Artykuły

Błazenada świata

Naprawdę przykry świat zbudował nam litewski reżyser. Świat sztuczny, bez żadnych wartości. Świat zużyty. Tym samym jeszcze bardziej prawdopodobny i współczesny - o "Królu Learze" w reż. Cezarisa Graužinisa we Wrocławskim Teatrze Współczesnym pisze Tobiasz Papuczys z Nowej Siły Krytycznej.

Pierwsza scena. Scena milczenia. Czy rzeczywiście pierwsza? Tytułowy bohater w stroju wyraźnie niekrólewskim błąka się bez celu. Jasny parkiet zalany krwistoczerwonym światłem. Kwadratową przestrzeń wyznacza sześć szarych kolumn. Między dwoma z nich fragment muru. Werbalna cisza potęgowana jest przez głośne kapanie kropel wody do któregoś z wielu ustawionych na scenie metalowych wiader. Następnie odgłos burzy, który powoduje lęk na twarzy Leara (Bogusław Kierc). Ten w strachu zakłada płaszcz i chowa się za filarem. Wyczekuje. Ta sekwencja pozostawia silne wrażenie, że to, co mamy obejrzeć, już się rozegrało. Historia władcy, który podzielił królestwo między córki, co jak wiemy, nie wyszło mu wcale na dobre, w jakimś sensie, tym pierwszym obrazem została już widzom opowiedziana.

::::

TREŚĆ ZADANIA —
Odpowiedz na pytania do tekstu o wrocławskim „Królu Learze”:
1. Kto wyreżyserował spektakl i w którym teatrze go wystawiono?
2. Ile kolumn wyznacza przestrzeń sceny i jakiego są koloru?
3. Jaki odgłos wywołuje lęk na twarzy Leara?
Dane pochodzą z innego źródła niż podany tekst.

DOSTARCZONE DANE —

::::

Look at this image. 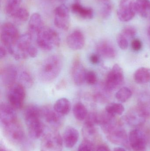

::::

ROZWIĄZANIE ZADANIA —
1. Cezaris Graužinis, we Wrocławskim Teatrze Współczesnym.
2. Sześć kolumn, szarych.
3. Odgłos burzy.